Whooowhooo....finally got back to the gym!!!!  Kids went back to school today!!!!!!!!  So the stress levels have dropped...the overtime at work is calming down...I hope!!!  I've almost talked the other half into going to the UK for 2 weeks around October this year.....hell....lifes lookin' up!!!!!

Food wise......Missy D....You'll be happy to hear that I now have a protein shake with my breakie!!!!  Snacks have been almost eliminated  (Crave those Giant Cobra's...!!!!  Especially on nightshift.....now Im down to raw mixed nuts!!!!!  And not that many either...gets really filling!!!)  

Lunch is always the same...tuna & salad wholemeal roll....and fresh OJ!!

Dinner tonight was pretty yumbo.... (In a Webba Kettle) roast beef...steamed vegies....with fresh fruit for afterwards!!!!  

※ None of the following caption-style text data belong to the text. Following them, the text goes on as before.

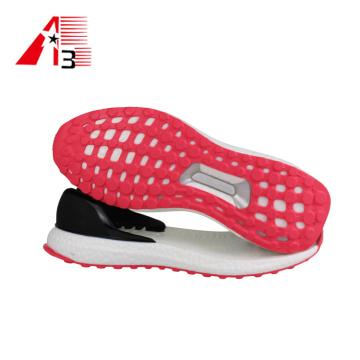 Novo design de moda sapatos baixos sola TPR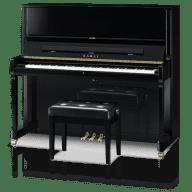 Kawai K500JEP 130 cm upright piano Ebony polish (K-500JEP)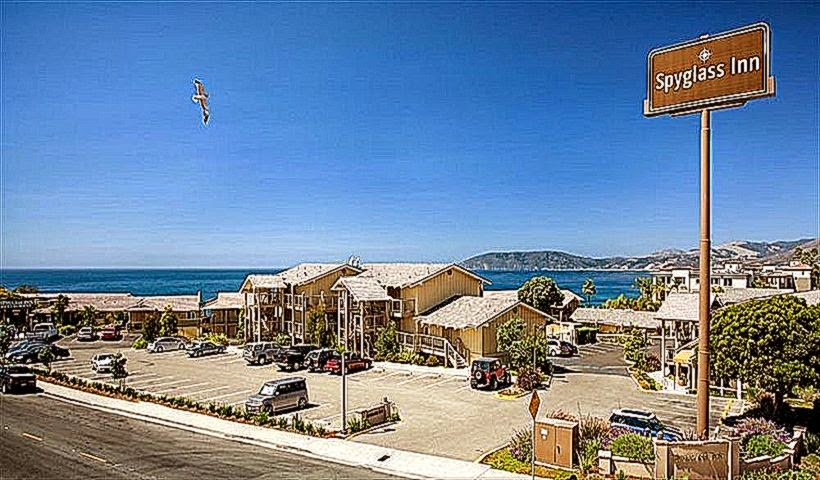 Book Spyglass Inn Pismo Beach California   Hotels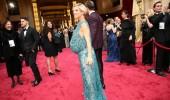 Elsa Pataky de Elie Saab en los #OscarsFMA. Olivia Wilde de Valentino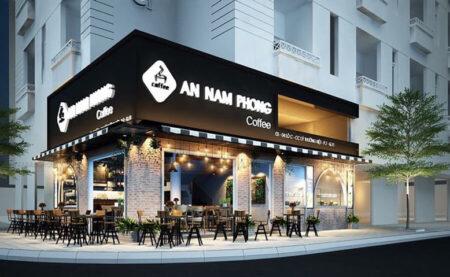 Thiết kế quán cà phê Nam Phong, phong cách châu Âu hiện đại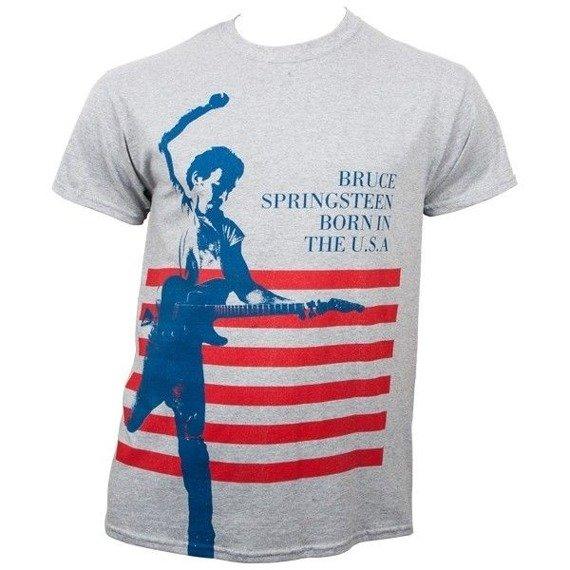 koszulka BRUCE SPRINGSTEEN - STRIPES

Gym wise...did a cardio class.....much better than the last one!!!  This time an older male instructor took us....made me laugh..all I could hear was the "Drill Sargent" tone in his voice...and kept thinking of a certain "Spin" class!!!!!  Came home all hot and bothered...from the work out!!!!


----------



## ALBOB (May 6, 2002)

> _*Originally posted by esmerelda *_This time an older male instructor took us....made me laugh..all I could hear was the "Drill Sargent" tone in his voice...and kept thinking of a certain "Spin" class!!!!!  Came home all hot and bothered...from the work out!!!!



Hey, who you calling old???


----------



## esmerelda (May 6, 2002)

He was!!!!!  And I said OLDER!!!!  Errrmmmm ... wanna come take me for a spin class...we dont have them over here....could interesting!!!!


----------



## ALBOB (May 6, 2002)

Take you for a spin?  Kind of like a test drive, eh?


----------



## esmerelda (May 6, 2002)

Hmmmm...mountain road.....could prove interesting........


----------



## esmerelda (May 9, 2002)

Kay...been really good with the diet!!!  Nothing strange or naughty!!! Had 3 days now of training at work...so to ease the tension....I've hit the gym harder than usual!!!  Sitting listening to idiots try to tell you that although there is no right or wrong answer...your wrong!!!!!  And I'm right!!!!!  Yea...whatever!!!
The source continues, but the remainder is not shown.